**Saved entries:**
------------------------------------------------------------

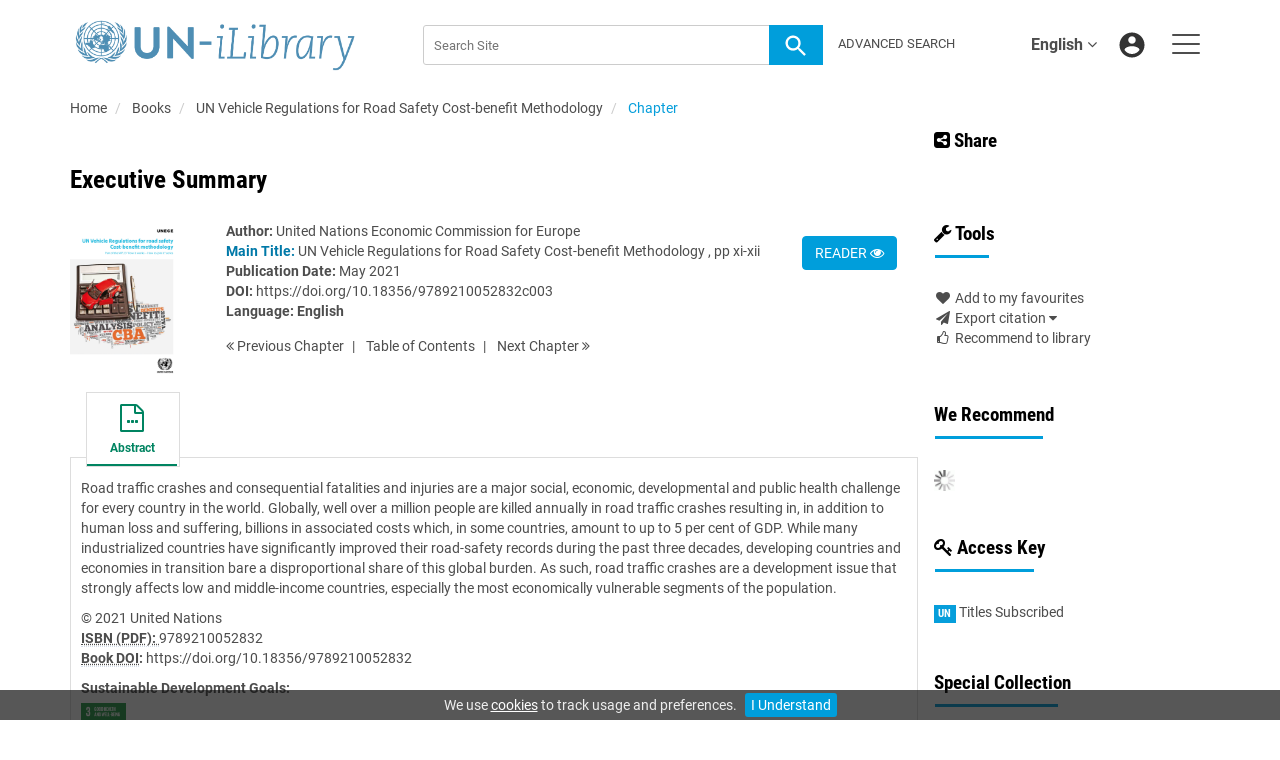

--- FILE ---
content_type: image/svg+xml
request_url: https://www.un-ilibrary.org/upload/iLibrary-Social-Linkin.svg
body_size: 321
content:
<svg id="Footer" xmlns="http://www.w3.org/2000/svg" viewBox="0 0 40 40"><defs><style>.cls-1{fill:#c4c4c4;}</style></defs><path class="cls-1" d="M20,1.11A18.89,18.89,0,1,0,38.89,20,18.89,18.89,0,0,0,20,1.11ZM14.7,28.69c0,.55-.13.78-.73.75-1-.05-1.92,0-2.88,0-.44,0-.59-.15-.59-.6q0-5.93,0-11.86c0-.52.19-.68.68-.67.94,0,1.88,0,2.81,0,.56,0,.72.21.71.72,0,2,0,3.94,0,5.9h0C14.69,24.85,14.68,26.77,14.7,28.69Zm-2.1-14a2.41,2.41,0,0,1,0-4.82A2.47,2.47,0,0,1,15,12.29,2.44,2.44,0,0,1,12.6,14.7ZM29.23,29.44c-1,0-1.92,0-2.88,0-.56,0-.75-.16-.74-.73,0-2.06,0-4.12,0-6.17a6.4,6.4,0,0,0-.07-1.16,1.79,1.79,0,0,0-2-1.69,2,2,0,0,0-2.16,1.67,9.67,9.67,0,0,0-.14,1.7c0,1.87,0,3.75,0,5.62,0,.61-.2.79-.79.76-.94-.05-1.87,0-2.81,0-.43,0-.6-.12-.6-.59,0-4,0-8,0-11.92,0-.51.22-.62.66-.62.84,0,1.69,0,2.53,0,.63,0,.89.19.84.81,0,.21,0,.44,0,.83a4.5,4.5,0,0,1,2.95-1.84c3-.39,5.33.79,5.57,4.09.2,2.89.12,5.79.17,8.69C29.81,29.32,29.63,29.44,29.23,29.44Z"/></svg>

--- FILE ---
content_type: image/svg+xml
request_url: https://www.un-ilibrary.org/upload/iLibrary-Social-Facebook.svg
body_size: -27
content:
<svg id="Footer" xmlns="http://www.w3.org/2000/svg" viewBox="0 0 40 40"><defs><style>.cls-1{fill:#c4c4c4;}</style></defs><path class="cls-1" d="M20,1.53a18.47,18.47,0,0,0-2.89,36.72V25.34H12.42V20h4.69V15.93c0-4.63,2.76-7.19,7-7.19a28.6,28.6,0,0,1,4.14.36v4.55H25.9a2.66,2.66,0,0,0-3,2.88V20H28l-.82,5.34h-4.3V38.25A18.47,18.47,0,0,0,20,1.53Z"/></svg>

------------------------------------------------------------

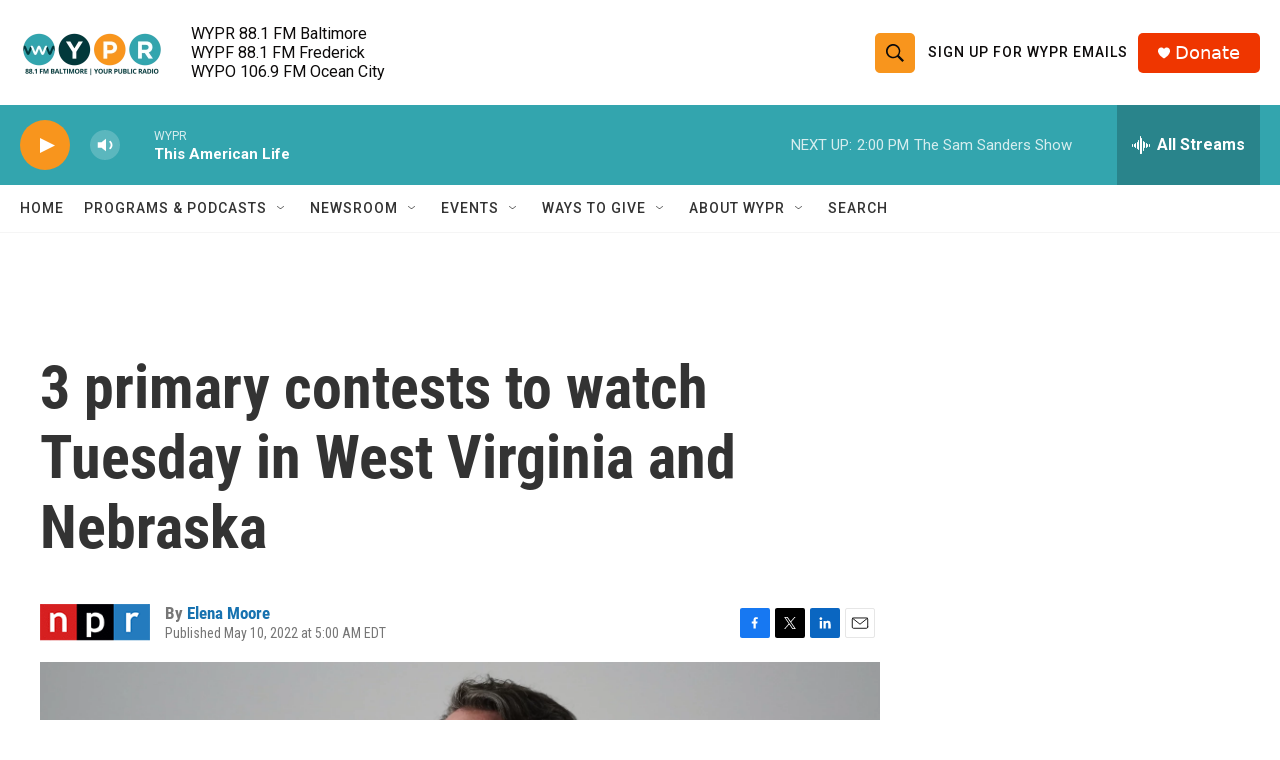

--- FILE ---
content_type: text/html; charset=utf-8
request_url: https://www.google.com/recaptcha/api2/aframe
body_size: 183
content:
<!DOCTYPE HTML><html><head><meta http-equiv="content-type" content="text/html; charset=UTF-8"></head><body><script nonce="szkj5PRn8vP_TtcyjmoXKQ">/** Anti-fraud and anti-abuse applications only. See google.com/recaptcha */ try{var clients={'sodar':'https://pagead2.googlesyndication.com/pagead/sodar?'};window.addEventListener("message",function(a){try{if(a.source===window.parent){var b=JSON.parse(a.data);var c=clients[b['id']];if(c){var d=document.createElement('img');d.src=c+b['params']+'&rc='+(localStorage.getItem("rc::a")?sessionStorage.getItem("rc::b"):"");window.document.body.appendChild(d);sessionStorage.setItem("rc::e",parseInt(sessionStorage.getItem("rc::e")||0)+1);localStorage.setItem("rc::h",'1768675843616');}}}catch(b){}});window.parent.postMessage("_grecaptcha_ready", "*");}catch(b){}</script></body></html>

------------------------------------------------------------

**Task objective:**
Reproduce every line from the preceding data in which the word "Social" can be found.

**The completed task:**
request_url: https://www.un-ilibrary.org/upload/iLibrary-Social-Linkin.svg
request_url: https://www.un-ilibrary.org/upload/iLibrary-Social-Facebook.svg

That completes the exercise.